I often end up sounding like a broken record when I enter my opinion in this space every week. I don’t mean to be boring, but it is possible that repeat topics elicit a yawn from my six regular readers. Heads up! I am getting ready to do it again so you might want to move on.
My broken record topic for this week is the swarm of upcoming fund raising promotions for many student groups at USD 398. I am not opposed to any of the organizations or their funding proposals. I know the district does not have the money for many of the extras with which my own children were blessed during their school years here. Times are tough and there is little wiggle room in the budget.

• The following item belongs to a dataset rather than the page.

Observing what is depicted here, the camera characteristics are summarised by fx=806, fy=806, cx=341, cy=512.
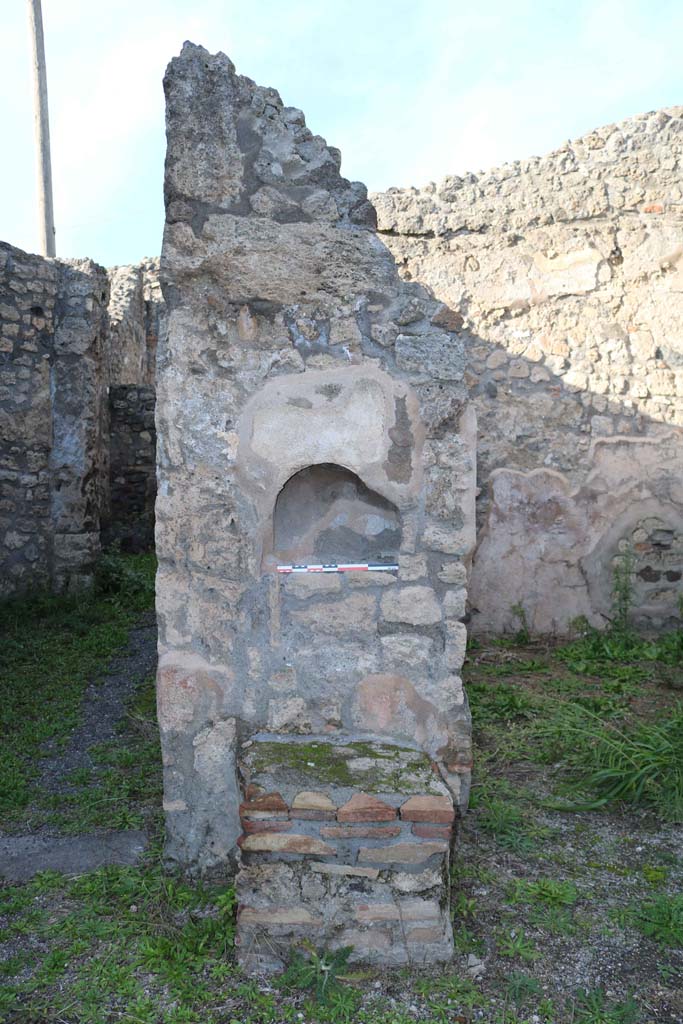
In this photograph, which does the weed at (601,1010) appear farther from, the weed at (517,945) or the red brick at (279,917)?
the red brick at (279,917)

Spending has been cut back across the board. Superintendent Ron Traxson announced at the August school board meeting that the local option budget has maxed out its access to additional mills and the district still may suffer a short fall … if not this year, then probably next.
Not only will the extras not be funded, but it is possible that drastic cuts will have to be made to keep spending in check. The term “drastic cuts” tends to mean programs or staff.
Well, I am not much interested in cutting programs or staff in our school district, are you? So when the kiddos knock on my door with their fund raising information in hand, I usually buy something. The catalogs they show me picture high quality gift and home decorating items, candies, and other food products including the one that always grabs me — frozen cookie dough! The prices are a bit on the high side, but not prohibitive.
However, I have no idea what portion of the check I write actually goes to the Peabody-Burns schools. What percent supports the kids and what percent goes to the companies that develop fund raising promotions, provide the products we buy, or ship the orders? I inquired of a few people when I ordered from the catalog last year and no one really knew the answer. I am guessing that the district keeps a ridiculously small amount.
I am at a stage in my life where I really do not want more stuff. I am trying to get rid of much of the stuff that The Mister and I gathered during the past 50 years or so. I don’t need more candles or decorating items, I don’t need holiday trimmings or wrapping paper, and my cardiologist has said, “Absolutely not!” to those tubs of cookie dough waiting to clog my arteries.
So what’s a community supporter to do? I would rather write a check and have all of it remain in our school system. Is anyone else with me on this? Could there be an alternative program for supporters like me? I would like to see the administration, school board, or parent-teacher group come up with a different plan — or maybe an additional one — that would allow us to show support for local schools and programs, but not get saddled with items we don’t need or want. Could we create a district “wish list” to which people could donate directly and not feel pressured to buy things they don’t want?
I don’t think I am the only one who feels this way. Let me know what you think! Or, better yet, contact a school board member or the district’s central office and let them know you have an opinion about school fund raising. This is not a confrontational challenge; it is simply a way to entertain some ideas for a better system of financial support for our students and the programs in our district schools.